Kobani is one of Syria’s major Kurdish cities. It is close to the border, in an area which from 2012 until now has been controlled by Syrian-Kurdish forces.

Al Jazeera reported a total of 138,000 refugees from Kobani up to 29 September. At least 105 villages around Kobani have already been captured by ISIS.

The Iraqi Kurdish website Rudaw reports: “Large numbers of Islamic State (IS) militants withdrew from [the traditionally Yezidi] Shingal region [of Iraq] (29 September) and headed to the Syrian border”.

Turkey’s president Recep Tayyip Erdoğan has said that Turkey’s troops could join battle against ISIS. He demands from the USA that it declare and protect a safe-haven zone on the Syrian side of the Syria-Turkey border, impose of a no-fly zone to protect the refugees there, and organise for Turkish participation in training and equipping the Syrian opposition.

So far the Pentagon has said that safe havens and no-fly zones are no part of its plans.

The resistance to the ISIS attack for now depends solely on the Kurdish nationalist forces of the YPG (linked to the PKK in Turkey).

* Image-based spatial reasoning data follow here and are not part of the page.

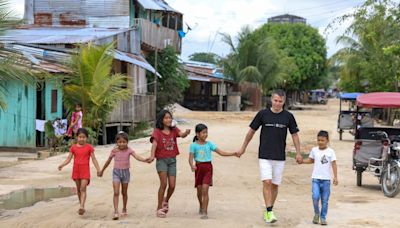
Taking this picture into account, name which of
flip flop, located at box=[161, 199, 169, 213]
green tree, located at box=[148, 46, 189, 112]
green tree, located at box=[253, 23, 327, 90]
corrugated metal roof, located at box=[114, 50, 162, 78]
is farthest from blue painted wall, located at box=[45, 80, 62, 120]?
green tree, located at box=[253, 23, 327, 90]

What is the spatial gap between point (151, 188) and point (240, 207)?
267cm

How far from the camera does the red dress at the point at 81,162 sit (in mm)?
8602

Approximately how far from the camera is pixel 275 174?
27.0ft

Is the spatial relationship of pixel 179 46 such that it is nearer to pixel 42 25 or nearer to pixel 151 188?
pixel 42 25

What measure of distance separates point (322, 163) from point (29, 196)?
5.24 m

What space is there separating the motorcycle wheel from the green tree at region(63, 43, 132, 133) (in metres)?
10.5

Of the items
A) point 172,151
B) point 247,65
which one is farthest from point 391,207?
point 247,65

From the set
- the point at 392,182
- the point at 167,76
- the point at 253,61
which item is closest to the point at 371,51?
the point at 167,76

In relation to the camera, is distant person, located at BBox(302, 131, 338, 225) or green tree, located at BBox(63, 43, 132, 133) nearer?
distant person, located at BBox(302, 131, 338, 225)

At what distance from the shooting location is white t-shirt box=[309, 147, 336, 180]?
8453 millimetres

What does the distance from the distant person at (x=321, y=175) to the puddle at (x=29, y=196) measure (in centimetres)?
459

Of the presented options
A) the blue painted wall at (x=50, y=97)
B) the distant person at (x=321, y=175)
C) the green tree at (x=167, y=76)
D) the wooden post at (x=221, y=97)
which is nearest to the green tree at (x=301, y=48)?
the wooden post at (x=221, y=97)

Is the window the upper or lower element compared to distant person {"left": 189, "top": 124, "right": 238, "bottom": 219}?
upper

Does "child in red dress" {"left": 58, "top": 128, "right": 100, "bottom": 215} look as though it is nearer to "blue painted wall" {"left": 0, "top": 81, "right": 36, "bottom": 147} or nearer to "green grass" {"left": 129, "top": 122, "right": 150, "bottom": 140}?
"blue painted wall" {"left": 0, "top": 81, "right": 36, "bottom": 147}
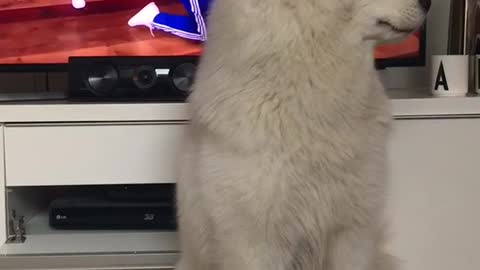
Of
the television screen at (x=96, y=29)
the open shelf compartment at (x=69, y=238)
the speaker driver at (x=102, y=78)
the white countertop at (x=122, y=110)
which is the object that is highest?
the television screen at (x=96, y=29)

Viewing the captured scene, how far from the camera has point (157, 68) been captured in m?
1.74

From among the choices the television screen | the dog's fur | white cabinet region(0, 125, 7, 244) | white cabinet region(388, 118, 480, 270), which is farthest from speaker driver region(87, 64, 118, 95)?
white cabinet region(388, 118, 480, 270)

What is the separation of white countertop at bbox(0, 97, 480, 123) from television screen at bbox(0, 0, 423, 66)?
0.24 metres

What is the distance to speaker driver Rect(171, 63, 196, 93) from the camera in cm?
→ 172

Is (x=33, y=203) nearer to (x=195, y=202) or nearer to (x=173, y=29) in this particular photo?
(x=173, y=29)

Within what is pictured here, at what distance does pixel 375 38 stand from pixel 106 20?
2.65 ft

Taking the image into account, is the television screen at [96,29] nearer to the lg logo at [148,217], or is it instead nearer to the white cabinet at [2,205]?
the white cabinet at [2,205]

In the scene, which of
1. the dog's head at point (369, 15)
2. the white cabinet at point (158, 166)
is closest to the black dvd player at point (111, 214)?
the white cabinet at point (158, 166)

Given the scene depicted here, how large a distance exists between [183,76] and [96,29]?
262 millimetres

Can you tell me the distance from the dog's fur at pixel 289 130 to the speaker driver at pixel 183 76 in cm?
45

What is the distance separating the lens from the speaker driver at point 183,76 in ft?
5.64

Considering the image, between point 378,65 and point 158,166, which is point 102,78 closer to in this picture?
point 158,166

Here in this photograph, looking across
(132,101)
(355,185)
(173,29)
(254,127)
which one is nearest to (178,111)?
(132,101)

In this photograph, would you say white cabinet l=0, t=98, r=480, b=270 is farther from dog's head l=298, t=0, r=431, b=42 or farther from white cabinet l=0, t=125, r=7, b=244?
dog's head l=298, t=0, r=431, b=42
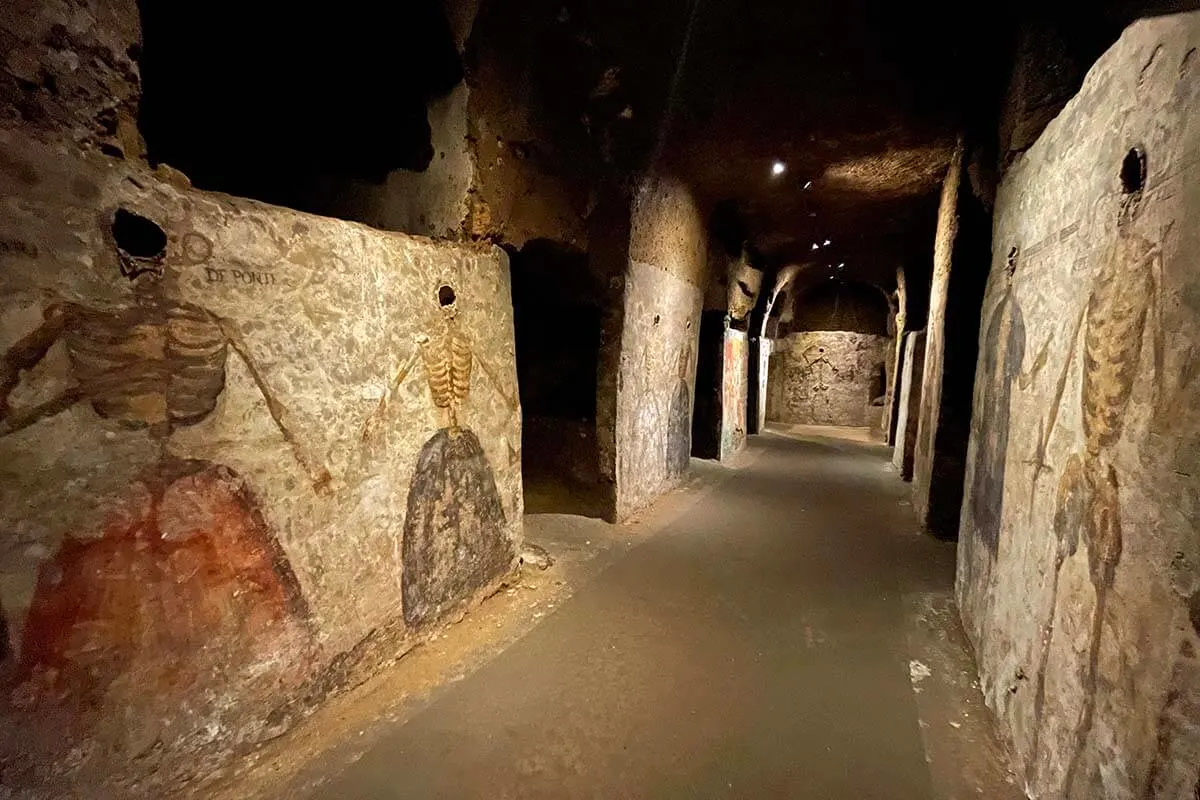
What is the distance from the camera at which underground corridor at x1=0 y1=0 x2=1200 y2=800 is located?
1576mm

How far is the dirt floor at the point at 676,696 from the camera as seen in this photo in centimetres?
210

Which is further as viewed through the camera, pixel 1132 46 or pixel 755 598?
pixel 755 598

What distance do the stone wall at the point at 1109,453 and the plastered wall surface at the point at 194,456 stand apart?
9.23ft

A decisive issue is the arming of the Kurdish forces, who do not have the military firepower of ISIS.

Following the vote in the House of Commons on 26 September the UK has joined, the US, France, and others in air strikes on ISIS targets in Iraq.

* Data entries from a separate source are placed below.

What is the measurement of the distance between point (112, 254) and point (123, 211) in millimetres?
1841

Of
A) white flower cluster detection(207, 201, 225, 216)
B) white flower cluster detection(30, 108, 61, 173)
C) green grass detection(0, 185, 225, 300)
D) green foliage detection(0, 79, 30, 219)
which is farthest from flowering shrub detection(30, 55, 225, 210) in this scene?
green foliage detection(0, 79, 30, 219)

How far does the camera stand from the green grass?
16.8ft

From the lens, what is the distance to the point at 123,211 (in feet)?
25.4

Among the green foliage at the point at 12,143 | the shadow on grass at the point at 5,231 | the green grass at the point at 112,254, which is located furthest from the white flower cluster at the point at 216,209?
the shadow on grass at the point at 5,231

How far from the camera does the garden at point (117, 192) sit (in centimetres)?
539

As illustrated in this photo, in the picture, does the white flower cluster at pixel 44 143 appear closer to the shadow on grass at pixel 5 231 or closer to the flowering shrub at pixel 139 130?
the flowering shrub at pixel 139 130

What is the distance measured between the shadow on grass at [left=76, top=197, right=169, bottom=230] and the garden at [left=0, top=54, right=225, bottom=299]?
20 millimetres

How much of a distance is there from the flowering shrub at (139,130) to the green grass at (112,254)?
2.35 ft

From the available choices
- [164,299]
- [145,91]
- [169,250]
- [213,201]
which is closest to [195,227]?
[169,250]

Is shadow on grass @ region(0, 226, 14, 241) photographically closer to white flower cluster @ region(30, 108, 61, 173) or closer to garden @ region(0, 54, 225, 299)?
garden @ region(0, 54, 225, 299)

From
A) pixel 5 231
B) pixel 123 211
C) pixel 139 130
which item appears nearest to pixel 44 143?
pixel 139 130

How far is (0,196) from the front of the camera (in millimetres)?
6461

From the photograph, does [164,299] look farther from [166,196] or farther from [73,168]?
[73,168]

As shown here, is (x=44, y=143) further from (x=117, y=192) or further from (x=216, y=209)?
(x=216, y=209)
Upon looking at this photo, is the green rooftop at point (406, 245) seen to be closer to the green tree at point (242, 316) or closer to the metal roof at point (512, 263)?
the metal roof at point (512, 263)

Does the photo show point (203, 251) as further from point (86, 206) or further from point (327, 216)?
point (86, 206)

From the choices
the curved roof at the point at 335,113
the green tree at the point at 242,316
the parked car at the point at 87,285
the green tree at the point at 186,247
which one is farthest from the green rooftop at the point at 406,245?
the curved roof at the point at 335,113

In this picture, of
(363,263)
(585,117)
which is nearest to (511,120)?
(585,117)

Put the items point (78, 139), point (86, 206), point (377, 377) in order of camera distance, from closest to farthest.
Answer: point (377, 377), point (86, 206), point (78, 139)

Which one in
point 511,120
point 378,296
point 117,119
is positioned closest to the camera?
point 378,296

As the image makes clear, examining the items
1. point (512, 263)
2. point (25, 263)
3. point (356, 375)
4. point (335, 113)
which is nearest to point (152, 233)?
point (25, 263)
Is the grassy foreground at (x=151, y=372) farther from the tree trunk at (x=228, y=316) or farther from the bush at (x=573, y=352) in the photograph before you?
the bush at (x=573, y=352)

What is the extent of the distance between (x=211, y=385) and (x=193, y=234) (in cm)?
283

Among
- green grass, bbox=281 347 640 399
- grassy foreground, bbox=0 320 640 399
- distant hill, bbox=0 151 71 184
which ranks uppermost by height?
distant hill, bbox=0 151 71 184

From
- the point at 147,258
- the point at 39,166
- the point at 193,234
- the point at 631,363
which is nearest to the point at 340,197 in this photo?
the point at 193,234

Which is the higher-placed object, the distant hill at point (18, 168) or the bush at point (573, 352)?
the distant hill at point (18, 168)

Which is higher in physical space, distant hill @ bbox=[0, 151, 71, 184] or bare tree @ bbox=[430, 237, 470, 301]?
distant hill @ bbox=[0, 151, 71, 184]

The US is continuing, with the support of the Gulf Arab states, also to bomb targets in Syria which it identifies with ISIS or other groups akin to Al Qaeda.

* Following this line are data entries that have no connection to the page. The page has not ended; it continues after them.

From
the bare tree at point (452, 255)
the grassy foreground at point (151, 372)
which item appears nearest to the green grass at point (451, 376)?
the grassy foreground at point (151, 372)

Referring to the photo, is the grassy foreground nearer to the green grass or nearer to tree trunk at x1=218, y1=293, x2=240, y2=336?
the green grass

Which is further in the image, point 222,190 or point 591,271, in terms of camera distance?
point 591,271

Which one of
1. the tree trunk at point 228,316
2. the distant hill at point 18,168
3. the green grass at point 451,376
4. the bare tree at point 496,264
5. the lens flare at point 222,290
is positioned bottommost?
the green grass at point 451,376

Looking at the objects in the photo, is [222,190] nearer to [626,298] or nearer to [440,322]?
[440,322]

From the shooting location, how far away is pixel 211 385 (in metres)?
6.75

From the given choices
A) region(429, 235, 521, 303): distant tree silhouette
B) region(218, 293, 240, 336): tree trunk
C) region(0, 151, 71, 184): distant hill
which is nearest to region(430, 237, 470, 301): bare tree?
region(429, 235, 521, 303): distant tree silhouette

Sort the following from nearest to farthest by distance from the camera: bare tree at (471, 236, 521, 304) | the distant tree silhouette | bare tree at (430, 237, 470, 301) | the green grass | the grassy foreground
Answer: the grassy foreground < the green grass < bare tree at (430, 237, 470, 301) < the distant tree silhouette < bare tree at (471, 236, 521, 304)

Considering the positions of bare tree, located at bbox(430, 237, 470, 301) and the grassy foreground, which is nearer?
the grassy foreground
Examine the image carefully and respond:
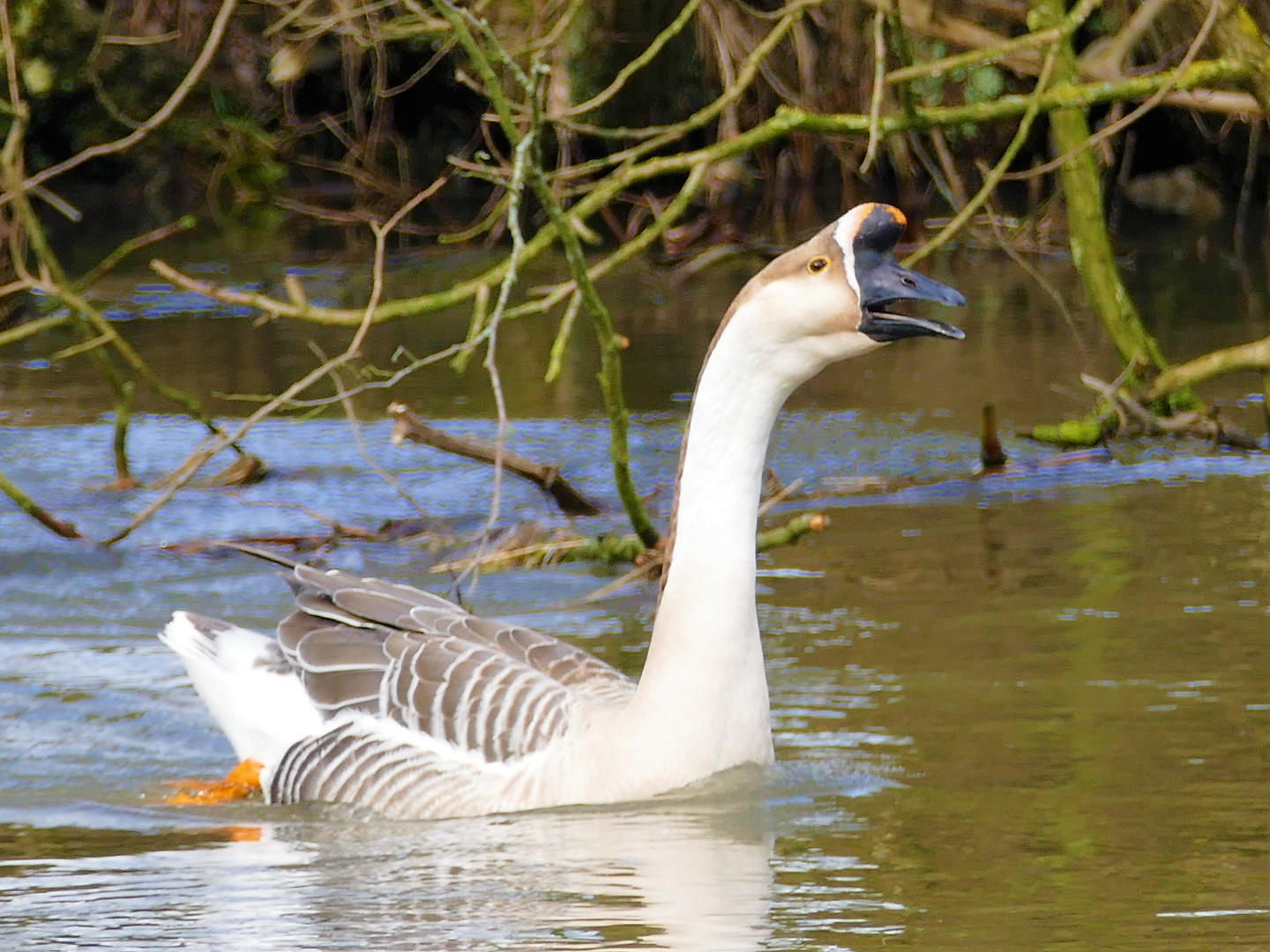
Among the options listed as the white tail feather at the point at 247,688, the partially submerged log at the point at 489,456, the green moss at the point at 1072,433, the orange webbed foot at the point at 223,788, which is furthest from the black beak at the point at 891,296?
the green moss at the point at 1072,433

The stated aim of the bombing is to destroy ISIS infrastructure, weapons, and capacities.

The record of the USA’s bombing against the Taliban in Afghanistan, and the political fact that the USA enters this conflict as the assistant-from-the-air of the Shia-sectarian Iraqi government in Baghdad and of corrupt despotisms like Saudi Arabia, mandates no confidence in the campaign.

A stance like that of Socialist Worker of 27 September — describing the bombing as “the imperial powers... reimpos[ing] their hegemony over the region”, and denouncing it under the headline “Say No To War”, as if there would be no war without the bombing — amounts to backhanded complaisance towards ISIS.

However, the bombing so far has come nowhere near to destroying ISIS’s capacities. ISIS has not even been driven onto the defensive, but continues to seek to extend its murderous sectarian rule, as around Kobani.

At Amariya al-Falluja, a town 25 miles from Baghdad, the Iraqi army is reported to be just about stalling an ISIS advance towards Baghdad from Falluja, the first city in Iraq to fall into ISIS control. Air strikes have supported the Iraqi army.

We can have no confidence in the air strikes, or in the political thieves’-kitchen coalition which underpins them, as the effective way to destroy IS. But lead slogans like “Stop the bombing” are wrong.

They put the focus on negative opposition to the US-led coalition rather than on positive support for the people at immediate risk from ISIS in Iraq and Syria.